■ Work to do
Copy out the text of every record below word for word, leaving out the pictures.

■ Provided entries
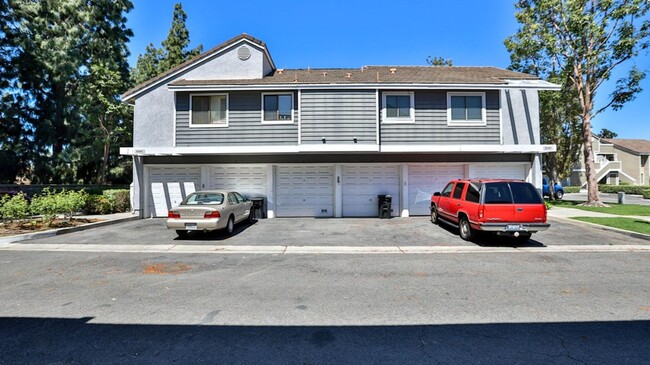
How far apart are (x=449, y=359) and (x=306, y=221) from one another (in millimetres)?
10672

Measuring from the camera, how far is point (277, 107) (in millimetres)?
14461

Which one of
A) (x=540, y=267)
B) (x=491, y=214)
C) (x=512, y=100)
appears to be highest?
(x=512, y=100)

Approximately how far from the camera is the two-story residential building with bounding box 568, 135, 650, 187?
44219 mm

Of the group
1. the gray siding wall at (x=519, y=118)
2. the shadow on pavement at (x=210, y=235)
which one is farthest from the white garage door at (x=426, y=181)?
the shadow on pavement at (x=210, y=235)

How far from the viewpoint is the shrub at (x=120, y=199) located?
15734 mm

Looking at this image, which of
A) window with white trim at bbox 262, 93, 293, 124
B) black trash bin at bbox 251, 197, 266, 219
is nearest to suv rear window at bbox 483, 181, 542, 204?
window with white trim at bbox 262, 93, 293, 124

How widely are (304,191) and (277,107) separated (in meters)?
4.13

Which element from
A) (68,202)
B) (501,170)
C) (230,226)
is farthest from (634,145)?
(68,202)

■ Result
How far apart are (x=449, y=359) and (x=306, y=221) from one another (in millimetres)?
10672

Measuring from the camera, how far is point (277, 107) (in millimetres)?
14461

Which one of
A) (x=540, y=267)
B) (x=491, y=214)
C) (x=512, y=100)
appears to be highest?
(x=512, y=100)

Approximately how far from the camera is the two-story residential building with bounding box 568, 135, 650, 187?
44219 mm

Of the group
1. the gray siding wall at (x=519, y=118)
2. the shadow on pavement at (x=210, y=235)
which one is farthest from the white garage door at (x=426, y=181)?
the shadow on pavement at (x=210, y=235)

How far from the viewpoint is the shrub at (x=120, y=199) located?
15734 mm

Looking at this image, which of
A) window with white trim at bbox 262, 93, 293, 124
B) black trash bin at bbox 251, 197, 266, 219
is nearest to suv rear window at bbox 483, 181, 542, 204?
window with white trim at bbox 262, 93, 293, 124

How widely are (304,191) and (277,107) separated (in meters)?
4.13

Which element from
A) (68,202)
B) (501,170)
C) (230,226)
is farthest from (634,145)?
(68,202)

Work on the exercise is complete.